Over 1.1 million doses of the vaccine candidates Soberana 02 and CIGB-66 (Abdala) were applied in Cuba, to date, as part of clinical trials, intervention study and health intervention in at-risk groups and territories.
Iliana Morales, director of Science and Technological Innovation of the Ministry of Public Health (Minsap), said that 172,233 of them included the trials developed in several municipalities of Havana and Granma, Santiago de Cuba and Guantánamo, in the southeastern part of the country.
The doctor added that 330,726 doses are accounted for in the intervention study on health personnel and the biopharmaceutical sector, extended to several localities of the island, while 612,376 correspond to the health intervention in groups and territories at risk, announced in recent days by José Ángel Portal, head of the Minsap.
He said that in more than 60 percent of the nation’s clinical sites the inoculation of at least the first dose of the two most advanced anti-COVID-19 vaccine candidates of the five developed by the Cuban scientific community was concluded.

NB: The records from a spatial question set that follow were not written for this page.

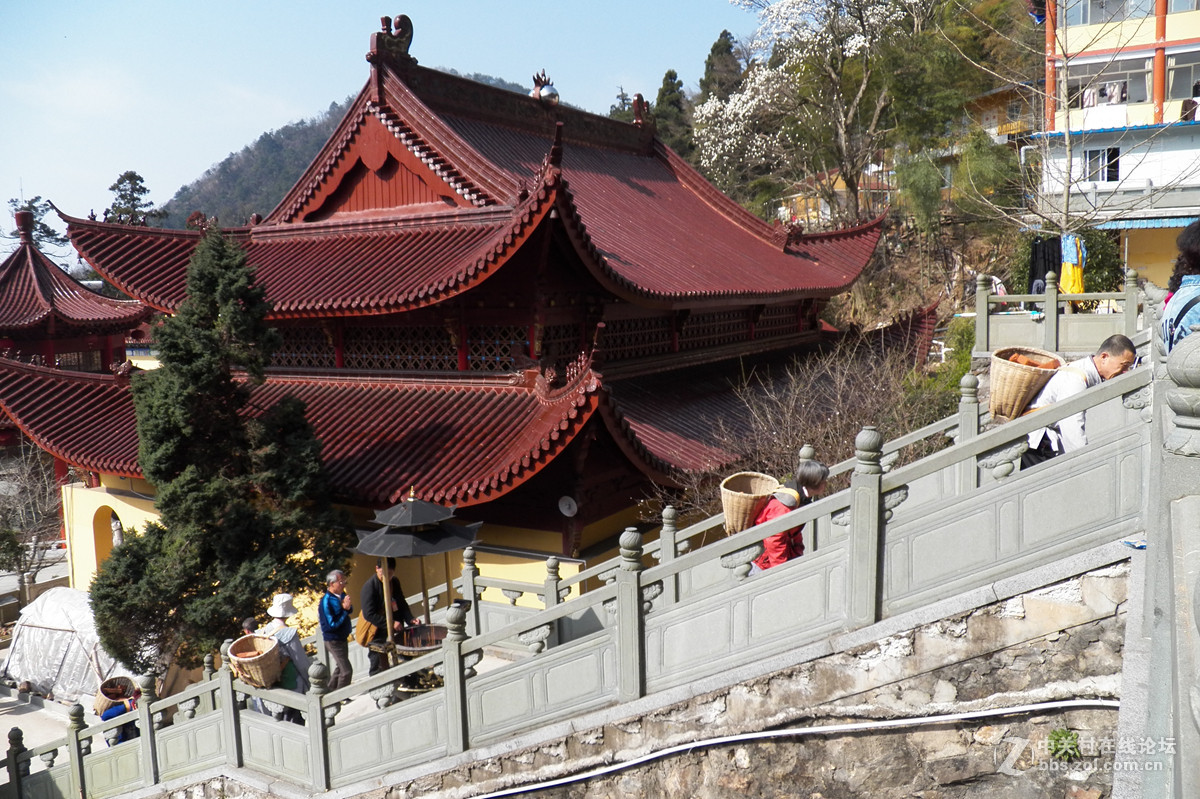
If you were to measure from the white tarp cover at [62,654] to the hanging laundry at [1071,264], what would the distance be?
1579 cm

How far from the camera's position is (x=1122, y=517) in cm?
419

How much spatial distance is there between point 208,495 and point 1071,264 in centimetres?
1227

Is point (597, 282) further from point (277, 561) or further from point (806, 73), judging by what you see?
point (806, 73)

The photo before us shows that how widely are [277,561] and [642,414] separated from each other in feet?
14.5

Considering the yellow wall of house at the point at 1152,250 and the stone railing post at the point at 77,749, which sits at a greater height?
the yellow wall of house at the point at 1152,250

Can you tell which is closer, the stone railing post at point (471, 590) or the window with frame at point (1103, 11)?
the stone railing post at point (471, 590)

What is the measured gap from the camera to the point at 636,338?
12008 mm

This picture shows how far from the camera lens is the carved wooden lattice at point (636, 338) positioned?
11.5 m

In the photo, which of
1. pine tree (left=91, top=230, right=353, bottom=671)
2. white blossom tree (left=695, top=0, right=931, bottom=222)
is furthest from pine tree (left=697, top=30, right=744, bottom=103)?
pine tree (left=91, top=230, right=353, bottom=671)

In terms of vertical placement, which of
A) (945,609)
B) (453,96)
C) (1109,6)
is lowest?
(945,609)

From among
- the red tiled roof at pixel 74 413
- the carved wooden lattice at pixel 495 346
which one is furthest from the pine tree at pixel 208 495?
the red tiled roof at pixel 74 413

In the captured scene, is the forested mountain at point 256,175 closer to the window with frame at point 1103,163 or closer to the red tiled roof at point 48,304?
the red tiled roof at point 48,304

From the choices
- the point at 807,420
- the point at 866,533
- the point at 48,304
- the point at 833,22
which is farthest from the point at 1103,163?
the point at 48,304

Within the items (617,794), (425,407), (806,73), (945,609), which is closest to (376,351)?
(425,407)
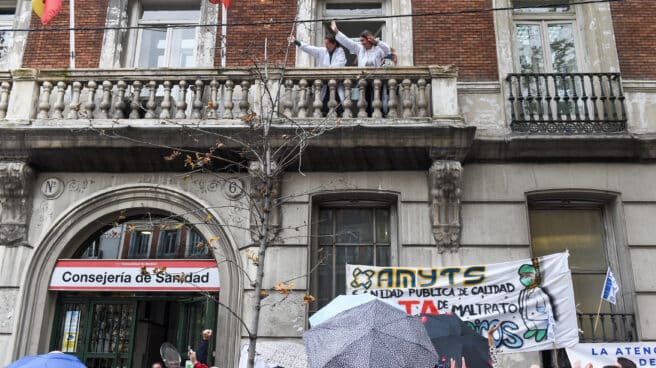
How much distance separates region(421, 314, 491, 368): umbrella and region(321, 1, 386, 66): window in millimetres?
6576

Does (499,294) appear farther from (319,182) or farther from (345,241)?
(319,182)

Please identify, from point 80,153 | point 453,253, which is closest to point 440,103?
point 453,253

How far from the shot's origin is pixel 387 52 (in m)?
10.3

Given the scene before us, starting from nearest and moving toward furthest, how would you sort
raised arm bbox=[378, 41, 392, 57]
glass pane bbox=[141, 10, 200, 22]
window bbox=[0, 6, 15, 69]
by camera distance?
raised arm bbox=[378, 41, 392, 57]
window bbox=[0, 6, 15, 69]
glass pane bbox=[141, 10, 200, 22]

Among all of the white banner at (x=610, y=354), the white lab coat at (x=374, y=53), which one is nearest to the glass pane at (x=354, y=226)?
the white lab coat at (x=374, y=53)

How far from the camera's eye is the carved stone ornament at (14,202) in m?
9.62

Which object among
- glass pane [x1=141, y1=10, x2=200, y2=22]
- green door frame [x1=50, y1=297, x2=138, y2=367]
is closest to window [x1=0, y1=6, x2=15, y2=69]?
glass pane [x1=141, y1=10, x2=200, y2=22]

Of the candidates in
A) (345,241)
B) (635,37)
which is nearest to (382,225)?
(345,241)

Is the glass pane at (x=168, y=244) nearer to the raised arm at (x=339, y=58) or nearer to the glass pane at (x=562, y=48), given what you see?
the raised arm at (x=339, y=58)

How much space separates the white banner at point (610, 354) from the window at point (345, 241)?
318 centimetres

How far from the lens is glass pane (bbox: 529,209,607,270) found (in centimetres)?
991

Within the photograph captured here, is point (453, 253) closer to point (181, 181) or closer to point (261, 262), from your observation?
point (261, 262)

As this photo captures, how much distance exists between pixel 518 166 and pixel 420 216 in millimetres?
1978

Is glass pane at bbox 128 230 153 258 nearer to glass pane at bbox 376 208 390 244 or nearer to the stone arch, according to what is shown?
the stone arch
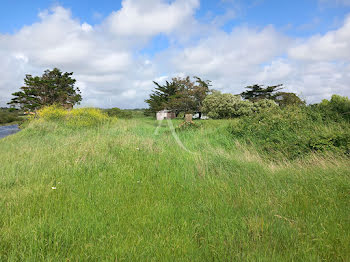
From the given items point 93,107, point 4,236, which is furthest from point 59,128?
point 4,236

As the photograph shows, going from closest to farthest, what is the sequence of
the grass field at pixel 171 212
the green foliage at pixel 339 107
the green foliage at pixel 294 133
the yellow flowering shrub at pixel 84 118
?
1. the grass field at pixel 171 212
2. the green foliage at pixel 294 133
3. the green foliage at pixel 339 107
4. the yellow flowering shrub at pixel 84 118

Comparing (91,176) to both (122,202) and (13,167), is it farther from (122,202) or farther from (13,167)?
(13,167)

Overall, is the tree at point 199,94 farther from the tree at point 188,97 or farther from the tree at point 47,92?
the tree at point 47,92

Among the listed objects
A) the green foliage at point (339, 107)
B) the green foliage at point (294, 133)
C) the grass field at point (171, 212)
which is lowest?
the grass field at point (171, 212)

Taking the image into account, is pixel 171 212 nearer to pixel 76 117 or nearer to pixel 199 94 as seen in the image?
pixel 76 117

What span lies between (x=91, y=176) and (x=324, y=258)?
4270 mm

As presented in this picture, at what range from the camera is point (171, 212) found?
3.13 metres

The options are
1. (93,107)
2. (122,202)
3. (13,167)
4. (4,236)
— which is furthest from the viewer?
(93,107)

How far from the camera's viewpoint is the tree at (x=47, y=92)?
2908cm

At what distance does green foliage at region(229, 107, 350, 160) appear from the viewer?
262 inches

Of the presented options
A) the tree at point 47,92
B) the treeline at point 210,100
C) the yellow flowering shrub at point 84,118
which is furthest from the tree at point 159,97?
the yellow flowering shrub at point 84,118

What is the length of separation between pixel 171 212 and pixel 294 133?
743 centimetres

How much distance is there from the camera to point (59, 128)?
12.1 m

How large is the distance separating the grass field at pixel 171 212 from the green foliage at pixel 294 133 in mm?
1470
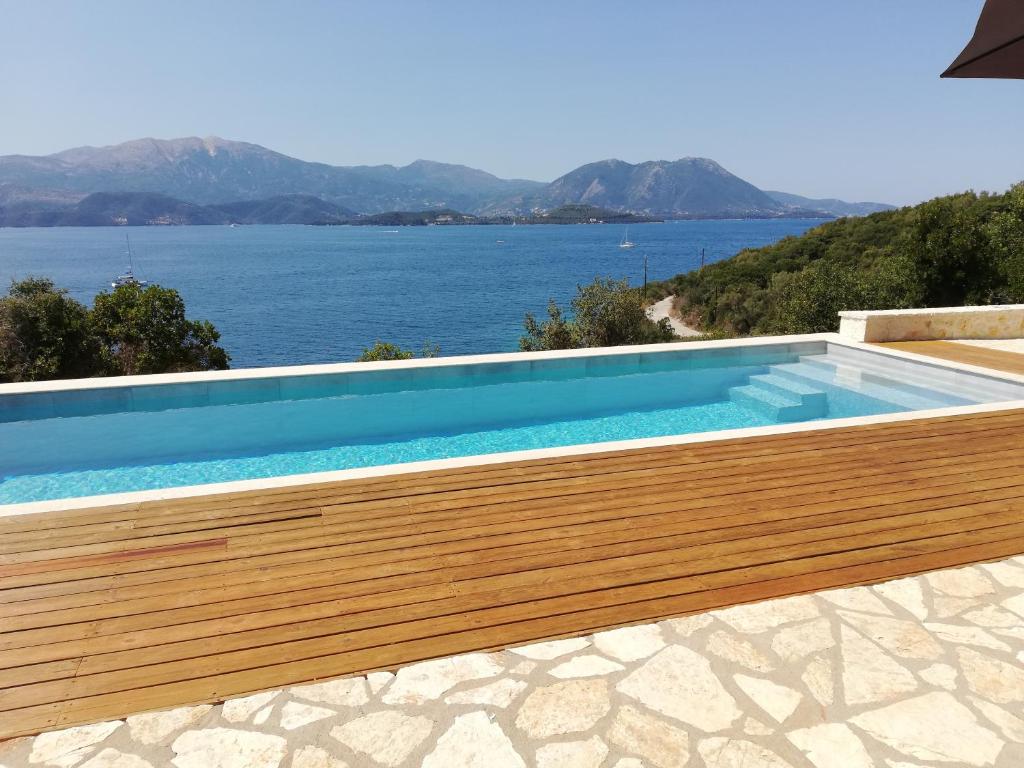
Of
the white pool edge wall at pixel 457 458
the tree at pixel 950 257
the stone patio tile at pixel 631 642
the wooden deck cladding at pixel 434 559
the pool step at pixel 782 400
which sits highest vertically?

Morales asserted the maintenance of the periods set by the highest health authority in the country for the interventions, but warned that no immunization site will open without the availability of the required material and human resources because the process will not stop once it has begun.
In this sense, she acknowledged the work of scientists, the Cuban biopharmaceutical industry, the health system, transporters and all the personnel who in one way or another contribute to the success of vaccination in its different variants.
Incidentally, she commented on the existence of similarities and differences between the types of studies and interventions that aim, at the end of the day, at protection with their own vaccines against disease caused by the SARS-Cov-2 virus.
She pointed out, as points in common, compliance with approved ethical standards – principle of voluntariness and informed consent of the participants – and controlled by the Research Ethics Committees, the fact of having methodological procedures for their organization and with a schedule and assurance plan.
The protocols, inclusion and exclusion criteria, and the complexity of the data and its statistical processing differentiate them, although it was agreed to maintain the last aspect for all of them, given the traceability and reliability that it grants them, she pointed out.
The Minsap official emphasized Cuba’s adherence to the requirements established by the national and international regulatory authorities for research of this magnitude, as it began with the clinical trials in their three phases, in order to demonstrate safety, immunogenicity and efficacy.
These were followed by intervention and health intervention studies, after the first two indicators had been proven.
Iliana Morales underlined the challenge that the latter constitutes for family doctors and nurses, who have become the protagonists of one of the greatest feats of the Cuban health system: the fight against the new coronavirus.
She added that the anti-COVID-19 vaccination does not imply the suspension of the rest of the programs, such as the anti-vectorial campaign and mother and child care, of vital importance in the preservation of the citizens’ health.
Finally, she insisted that the health intervention is expected to affect the population groups and territories with the highest epidemiological risk in Havana, Matanzas, Pinar del Río and Santiago de Cuba, in principle, until the whole island is covered.